I have a column in a data frame like this (it includes many more address):
Address |
---|
287 Andover Pl Robbinsville NJ 08691 |
1 Oxford Ct Princeton Jct NJ 08550 |
244 N Post Rd Princeton Jct NJ 08550 |
3 Gates Ct West Windsor NJ 08550 |
How can I separate these addresses into 2 columns, so that it has the number and street address in one column, and the city, state, zip in another like this:
Address 1 | Address 2 |
---|---|
287 Andover Pl | Robbinsville NJ 08691 |
1 Oxford Ct | Princeton Jct NJ 08550 |
244 N Post Rd | Princeton Jct NJ 08550 |
3 Gates Ct | West Windsor NJ 08550 |
I have tried doing this by separating everything by space from the right, but some towns include two words in their names, and thus this way does not work.
# put zip code into separate column
clean_df[['prop_addressLine1','Owner Zip']] = clean_df['Owner Address'].str.rsplit(' ', n=1, expand=True)
# separate street, city, and state into their own columns:
clean_df[['Owner Street','Owner City','Owner State']] = clean_df['prop_addressLine1'].str.rsplit(' ', n=2, expand=True)
I was thinking of separating everything into separate columns by space, but there are irregular spaces, and I have not figured out how to make it work.
One option is to use the street type abbreviations (Ct/Pl/Rd) as delimiters and to extract
the two parts:
df[['Address 1', 'Address 2']] = (df['Address'].str
.extract('^(.*?(?:Pl|Ct|Rd)) (.*)$')
)
If you want to handle more complex addresses, you'll need a parser. For example with usaddress
:
import usaddress
def address_split(addr):
address1 = []
address2 = []
flag = False
for val, k in usaddress.parse(addr):
if k == 'PlaceName':
flag = True
if flag:
address2.append(val)

◆ ◆ ◆ ◆ ◆ ◆ ◆

Write out, word for word, the stretch of the address-splitting thread from "If you want" through "address2.append(val)".

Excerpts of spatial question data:
◆ ◆ ◆ ◆ ◆ ◆ ◆

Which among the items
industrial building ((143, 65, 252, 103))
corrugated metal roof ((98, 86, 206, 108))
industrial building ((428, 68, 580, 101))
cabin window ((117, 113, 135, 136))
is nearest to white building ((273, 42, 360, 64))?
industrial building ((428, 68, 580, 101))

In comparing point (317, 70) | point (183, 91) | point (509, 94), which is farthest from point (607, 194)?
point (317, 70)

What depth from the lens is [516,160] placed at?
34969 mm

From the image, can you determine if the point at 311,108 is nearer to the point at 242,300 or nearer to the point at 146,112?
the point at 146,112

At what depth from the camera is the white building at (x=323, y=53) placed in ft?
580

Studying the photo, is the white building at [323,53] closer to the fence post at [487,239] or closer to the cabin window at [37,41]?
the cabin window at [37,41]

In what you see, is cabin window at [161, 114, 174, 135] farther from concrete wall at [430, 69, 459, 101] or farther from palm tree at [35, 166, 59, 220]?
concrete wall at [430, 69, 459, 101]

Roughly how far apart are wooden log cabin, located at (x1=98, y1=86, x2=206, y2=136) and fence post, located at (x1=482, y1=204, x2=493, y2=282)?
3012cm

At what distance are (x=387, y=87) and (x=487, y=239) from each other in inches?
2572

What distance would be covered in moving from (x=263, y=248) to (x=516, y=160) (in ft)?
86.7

◆ ◆ ◆ ◆ ◆ ◆ ◆

> RESPONSE FOR THIS EXERCISE
If you want to handle more complex addresses, you'll need a parser. For example with usaddress
:
import usaddress
def address_split(addr):
address1 = []
address2 = []
flag = False
for val, k in usaddress.parse(addr):
if k == 'PlaceName':
flag = True
if flag:
address2.append(val)